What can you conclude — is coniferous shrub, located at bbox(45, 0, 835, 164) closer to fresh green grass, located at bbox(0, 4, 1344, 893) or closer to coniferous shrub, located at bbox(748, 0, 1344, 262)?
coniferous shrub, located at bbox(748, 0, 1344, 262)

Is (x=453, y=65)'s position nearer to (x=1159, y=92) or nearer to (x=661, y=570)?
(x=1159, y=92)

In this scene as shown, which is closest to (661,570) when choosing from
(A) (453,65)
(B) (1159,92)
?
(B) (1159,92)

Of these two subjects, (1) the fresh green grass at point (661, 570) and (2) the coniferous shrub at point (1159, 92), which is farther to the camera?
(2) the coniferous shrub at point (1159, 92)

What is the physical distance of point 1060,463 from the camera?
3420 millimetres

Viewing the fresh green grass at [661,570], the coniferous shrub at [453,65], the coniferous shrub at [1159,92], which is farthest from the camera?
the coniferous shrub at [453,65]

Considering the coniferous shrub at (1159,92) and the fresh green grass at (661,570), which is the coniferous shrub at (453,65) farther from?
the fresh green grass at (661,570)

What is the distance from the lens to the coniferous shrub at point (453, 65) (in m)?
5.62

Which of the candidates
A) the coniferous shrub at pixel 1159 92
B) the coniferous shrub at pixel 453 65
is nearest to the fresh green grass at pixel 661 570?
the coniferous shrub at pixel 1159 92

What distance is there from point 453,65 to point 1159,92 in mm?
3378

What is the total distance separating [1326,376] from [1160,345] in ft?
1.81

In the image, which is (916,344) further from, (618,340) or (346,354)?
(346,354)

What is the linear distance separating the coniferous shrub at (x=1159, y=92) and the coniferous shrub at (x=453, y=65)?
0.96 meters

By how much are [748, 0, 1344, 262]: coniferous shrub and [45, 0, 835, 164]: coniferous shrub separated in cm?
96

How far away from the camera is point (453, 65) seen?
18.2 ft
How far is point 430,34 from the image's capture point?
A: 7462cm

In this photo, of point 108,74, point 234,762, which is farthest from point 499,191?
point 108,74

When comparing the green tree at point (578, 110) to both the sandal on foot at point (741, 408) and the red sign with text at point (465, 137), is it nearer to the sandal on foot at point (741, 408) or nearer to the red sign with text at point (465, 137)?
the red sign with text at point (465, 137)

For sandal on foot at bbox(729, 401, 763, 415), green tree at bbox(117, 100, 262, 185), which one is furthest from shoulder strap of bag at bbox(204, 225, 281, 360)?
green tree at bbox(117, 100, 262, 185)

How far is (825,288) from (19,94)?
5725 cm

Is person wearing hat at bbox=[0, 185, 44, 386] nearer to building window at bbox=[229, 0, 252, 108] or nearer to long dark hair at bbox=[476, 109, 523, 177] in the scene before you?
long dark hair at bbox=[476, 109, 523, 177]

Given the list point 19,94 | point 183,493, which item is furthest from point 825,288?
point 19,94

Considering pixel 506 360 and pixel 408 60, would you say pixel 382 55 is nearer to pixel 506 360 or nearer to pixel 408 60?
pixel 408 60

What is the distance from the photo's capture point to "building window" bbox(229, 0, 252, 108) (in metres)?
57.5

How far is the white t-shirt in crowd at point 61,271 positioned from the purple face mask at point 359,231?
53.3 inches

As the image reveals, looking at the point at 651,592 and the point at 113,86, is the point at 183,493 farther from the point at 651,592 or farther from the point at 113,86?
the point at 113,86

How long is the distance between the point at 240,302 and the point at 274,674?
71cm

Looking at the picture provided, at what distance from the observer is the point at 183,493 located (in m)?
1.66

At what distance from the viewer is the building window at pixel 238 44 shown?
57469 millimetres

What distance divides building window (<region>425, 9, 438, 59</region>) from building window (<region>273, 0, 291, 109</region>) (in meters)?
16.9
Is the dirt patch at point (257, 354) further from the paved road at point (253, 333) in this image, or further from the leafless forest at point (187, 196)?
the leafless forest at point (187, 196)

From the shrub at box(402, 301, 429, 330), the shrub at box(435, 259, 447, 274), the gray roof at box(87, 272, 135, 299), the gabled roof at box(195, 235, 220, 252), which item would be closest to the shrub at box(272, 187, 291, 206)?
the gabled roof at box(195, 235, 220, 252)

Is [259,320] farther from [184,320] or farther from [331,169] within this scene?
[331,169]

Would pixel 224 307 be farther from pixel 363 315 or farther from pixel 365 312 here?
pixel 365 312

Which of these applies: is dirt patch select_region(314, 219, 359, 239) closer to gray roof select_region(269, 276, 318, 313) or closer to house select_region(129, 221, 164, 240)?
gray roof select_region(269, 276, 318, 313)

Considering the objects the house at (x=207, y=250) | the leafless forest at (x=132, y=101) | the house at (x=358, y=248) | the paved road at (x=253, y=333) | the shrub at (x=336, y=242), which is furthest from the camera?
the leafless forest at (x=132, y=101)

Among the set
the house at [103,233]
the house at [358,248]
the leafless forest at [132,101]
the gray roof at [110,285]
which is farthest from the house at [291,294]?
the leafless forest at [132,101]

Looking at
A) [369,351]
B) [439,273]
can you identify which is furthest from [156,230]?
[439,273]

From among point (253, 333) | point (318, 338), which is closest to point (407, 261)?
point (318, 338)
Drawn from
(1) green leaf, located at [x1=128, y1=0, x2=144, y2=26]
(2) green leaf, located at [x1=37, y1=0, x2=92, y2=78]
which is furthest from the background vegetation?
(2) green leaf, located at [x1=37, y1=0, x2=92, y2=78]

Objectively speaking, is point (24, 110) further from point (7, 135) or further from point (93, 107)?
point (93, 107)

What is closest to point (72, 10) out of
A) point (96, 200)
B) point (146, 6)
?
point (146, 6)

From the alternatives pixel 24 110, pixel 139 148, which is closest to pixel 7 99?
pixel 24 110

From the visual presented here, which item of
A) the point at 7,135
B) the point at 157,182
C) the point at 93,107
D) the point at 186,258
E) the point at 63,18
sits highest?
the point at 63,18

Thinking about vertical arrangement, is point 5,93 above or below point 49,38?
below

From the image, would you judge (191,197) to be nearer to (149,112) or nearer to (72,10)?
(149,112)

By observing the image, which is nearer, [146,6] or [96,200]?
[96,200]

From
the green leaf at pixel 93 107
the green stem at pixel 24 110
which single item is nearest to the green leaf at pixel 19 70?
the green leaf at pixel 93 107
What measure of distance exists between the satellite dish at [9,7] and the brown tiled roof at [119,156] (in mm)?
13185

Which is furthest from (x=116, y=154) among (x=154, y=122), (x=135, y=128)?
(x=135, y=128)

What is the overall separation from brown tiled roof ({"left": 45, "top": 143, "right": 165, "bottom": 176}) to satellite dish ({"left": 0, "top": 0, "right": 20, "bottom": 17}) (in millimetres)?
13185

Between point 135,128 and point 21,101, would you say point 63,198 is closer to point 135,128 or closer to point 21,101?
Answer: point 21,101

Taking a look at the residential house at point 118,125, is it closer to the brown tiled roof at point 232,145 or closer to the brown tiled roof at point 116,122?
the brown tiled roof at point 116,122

○ ○ ○

REQUIRED TASK: Output the full listing without altering anything.

RESPONSE TO THIS EXERCISE:
What can you conclude — is coniferous shrub, located at bbox(45, 0, 835, 164) closer to fresh green grass, located at bbox(0, 4, 1344, 893) or closer to coniferous shrub, located at bbox(748, 0, 1344, 262)?
coniferous shrub, located at bbox(748, 0, 1344, 262)

Is (x=453, y=65)'s position nearer to (x=1159, y=92) or nearer to (x=661, y=570)?
(x=1159, y=92)

In this scene as shown, which is closest to (661,570) when choosing from
(A) (453,65)
(B) (1159,92)
?
(B) (1159,92)

Of these two subjects, (1) the fresh green grass at point (661, 570) and (2) the coniferous shrub at point (1159, 92), which is farther to the camera?
(2) the coniferous shrub at point (1159, 92)

What is the physical distance of point 1060,463 from the camera?
3420 millimetres

Viewing the fresh green grass at [661,570], the coniferous shrub at [453,65], the coniferous shrub at [1159,92], which is farthest from the camera?
the coniferous shrub at [453,65]

Considering the coniferous shrub at (1159,92) and the fresh green grass at (661,570), which is the coniferous shrub at (453,65) farther from?
the fresh green grass at (661,570)

What is the distance from the lens to the coniferous shrub at point (453, 65) (in m)?
5.62

Which of the candidates
A) the coniferous shrub at pixel 1159 92
B) the coniferous shrub at pixel 453 65
is nearest to the fresh green grass at pixel 661 570?
the coniferous shrub at pixel 1159 92

What distance is there from point 453,65 to point 1159,92 in mm?
3378

What is the total distance separating [1326,376] from [1160,345] in ft?
1.81

In the image, which is (916,344) further from, (618,340) or (346,354)?
(346,354)

What is the linear distance separating the coniferous shrub at (x=1159, y=92) and the coniferous shrub at (x=453, y=65)?
0.96 meters

By how much are [748, 0, 1344, 262]: coniferous shrub and [45, 0, 835, 164]: coniferous shrub separated in cm?
96

How far away from the camera is point (453, 65) seen?
18.2 ft
How far is point 430,34 from the image's capture point?
A: 7462cm

In this photo, of point 108,74, point 234,762, which is farthest from point 499,191?
point 108,74

When comparing the green tree at point (578, 110) to both the sandal on foot at point (741, 408) and the red sign with text at point (465, 137), is it nearer to the sandal on foot at point (741, 408) or nearer to the red sign with text at point (465, 137)?
the red sign with text at point (465, 137)

For sandal on foot at bbox(729, 401, 763, 415), green tree at bbox(117, 100, 262, 185), which one is furthest from shoulder strap of bag at bbox(204, 225, 281, 360)?
green tree at bbox(117, 100, 262, 185)

How far is (825,288) from (19,94)?
5725 cm

Is person wearing hat at bbox=[0, 185, 44, 386] nearer to building window at bbox=[229, 0, 252, 108] or nearer to long dark hair at bbox=[476, 109, 523, 177] in the scene before you?
long dark hair at bbox=[476, 109, 523, 177]

Given the list point 19,94 | point 183,493, which item is furthest from point 825,288?
point 19,94

Considering pixel 506 360 and pixel 408 60, would you say pixel 382 55 is nearer to pixel 506 360 or nearer to pixel 408 60?
pixel 408 60

What is the distance from the photo's capture point to "building window" bbox(229, 0, 252, 108) (in metres)?
57.5

How far is the white t-shirt in crowd at point 61,271 positioned from the purple face mask at point 359,231?
53.3 inches

As the image reveals, looking at the point at 651,592 and the point at 113,86, is the point at 183,493 farther from the point at 651,592 or farther from the point at 113,86?
the point at 113,86

How long is the distance between the point at 240,302 and the point at 274,674?
71cm

Looking at the picture provided, at what distance from the observer is the point at 183,493 located (in m)?
1.66

At what distance from the viewer is the building window at pixel 238 44 shown?
57469 millimetres

What distance divides building window (<region>425, 9, 438, 59</region>) from building window (<region>273, 0, 291, 109</region>) (in meters)?
16.9
Is the dirt patch at point (257, 354) further from the paved road at point (253, 333) in this image, or further from the leafless forest at point (187, 196)?
the leafless forest at point (187, 196)

From the shrub at box(402, 301, 429, 330), the shrub at box(435, 259, 447, 274), the gray roof at box(87, 272, 135, 299), the gabled roof at box(195, 235, 220, 252), which item would be closest to the shrub at box(272, 187, 291, 206)?
the gabled roof at box(195, 235, 220, 252)

Is [259,320] farther from [184,320] or farther from [331,169] within this scene?
[331,169]

Would pixel 224 307 be farther from pixel 363 315 or farther from pixel 365 312 here?
pixel 365 312

Which of these applies: is dirt patch select_region(314, 219, 359, 239) closer to gray roof select_region(269, 276, 318, 313) or closer to house select_region(129, 221, 164, 240)?
gray roof select_region(269, 276, 318, 313)

Considering the objects the house at (x=207, y=250) | the leafless forest at (x=132, y=101) | the house at (x=358, y=248) | the paved road at (x=253, y=333) | the shrub at (x=336, y=242), which is furthest from the camera?
the leafless forest at (x=132, y=101)

Among the set
the house at [103,233]
the house at [358,248]
the leafless forest at [132,101]
the gray roof at [110,285]
which is farthest from the house at [291,294]?
the leafless forest at [132,101]

Looking at
A) [369,351]
B) [439,273]
can you identify which is furthest from [156,230]?
[439,273]

From among point (253, 333) | point (318, 338), which is closest to point (407, 261)?
point (318, 338)
Drawn from
(1) green leaf, located at [x1=128, y1=0, x2=144, y2=26]
(2) green leaf, located at [x1=37, y1=0, x2=92, y2=78]
which is furthest from the background vegetation?
(2) green leaf, located at [x1=37, y1=0, x2=92, y2=78]

Objectively speaking, is point (24, 110) further from point (7, 135) or further from point (93, 107)?
point (93, 107)

What is closest to point (72, 10) out of
A) point (96, 200)
B) point (146, 6)
?
point (146, 6)

From the alternatives pixel 24 110, pixel 139 148, which is closest to pixel 7 99?
pixel 24 110

From the visual presented here, which item of
A) the point at 7,135
B) the point at 157,182
C) the point at 93,107
D) the point at 186,258
E) the point at 63,18
sits highest?
the point at 63,18

Thinking about vertical arrangement, is point 5,93 above or below point 49,38?
below

From the image, would you judge (191,197) to be nearer to (149,112) or nearer to (72,10)?
(149,112)

By observing the image, which is nearer, [146,6] or [96,200]?
[96,200]

From
the green leaf at pixel 93 107
the green stem at pixel 24 110
which single item is nearest to the green leaf at pixel 19 70?
the green leaf at pixel 93 107
What measure of distance exists between the satellite dish at [9,7] and the brown tiled roof at [119,156] (in mm)?
13185

Which is furthest from (x=116, y=154) among (x=154, y=122), (x=135, y=128)?
(x=135, y=128)

What is the overall separation from brown tiled roof ({"left": 45, "top": 143, "right": 165, "bottom": 176}) to satellite dish ({"left": 0, "top": 0, "right": 20, "bottom": 17}) (in millimetres)?
13185

Between point 135,128 and point 21,101, would you say point 63,198 is closer to point 135,128 or closer to point 21,101?
Answer: point 21,101

Taking a look at the residential house at point 118,125, is it closer to the brown tiled roof at point 232,145 or closer to the brown tiled roof at point 116,122?
the brown tiled roof at point 116,122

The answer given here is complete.